> [Problems and tasks]
(a) Using the draft programme excerpt below, explain in one to three sentences why the new economy must not become dependent on foreign trade.
(b) Answer these questions from the draft programme excerpt below:
(i) Where is the full text posted?
(ii) What percentage of the world's population does the U.S. account for?
(iii) What must the economy built by the proletariat in power not reproduce?
(c) Decide whether each statement agrees with the draft programme excerpt below. Answer yes or no, and quote the deciding words.
(i) The U.S. consumes 25 percent of the world's energy resources.
(ii) A genuine socialist economy cannot be built in a country like the U.S. without shattering its former international economic relations.
(iii) Relations of imperialist exploitation lead to narrowing inequality.

How will the revolution in the U.S. help overthrow of capitalist globalization? How will the revolutionary movement in the U.S. help end the long-standing crimes of the current world order: including the domination of one nation by another, the exploitation of whole regions of the world, exploitation of natural resources, environmental rape and the robbery of unequal trade?
The following excerpts from the Draft Programme of the Revolutionary Communist Party,USA. The full text is posted on the Programme section of the discussion website
Imperialism is based on global relations of exploitation and great-power domination. These relations lead to widening inequality, growing hunger and poverty, distortion of the national economies of the oppressed nations of Asia, Africa, and Latin America, and vast environmental degradation. The U.S. accounts for 5 percent of the world's population but consumes 25 percent of the world's mineral, metal, and other material resources, and 30 percent of the world's energy resources.
A genuine socialist economy cannot be built in a country like the U.S. without shattering its former international economic relations. Nor can it be built without bending every effort to promote and support the struggle to remake the world as a whole through revolution.
The proletariat in power will face a great challenge. It must create a new economy that does not rest on exploitation. It must ensure that this economy does not become dependent on foreign trade and, as a result, become entangled in the economic and financial arrangements of what remains of the imperialist world economy. And just as importantly, it must ensure that the economy it builds does not reproduce relations of international domination.
What are some of the key principles that will guide this process?

> [Provided data]

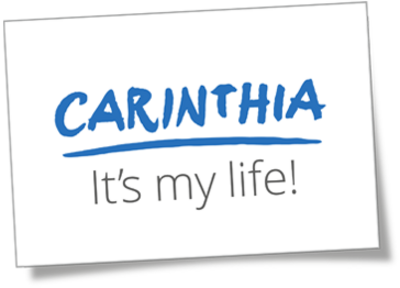 Tourism Logo Carinthia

> [Results of the exercise]
(a) The new economy must not depend on foreign trade because that dependence would entangle it in the economic and financial arrangements of what remains of the imperialist world economy.

(b)
(i) On the Programme section of the discussion website.
(ii) 5 percent.
(iii) Relations of international domination.

(c)
(i) No: "30 percent of the world's energy resources"
(ii) Yes: "A genuine socialist economy cannot be built in a country like the U.S. without shattering its former international economic relations."
(iii) No: "These relations lead to widening inequality"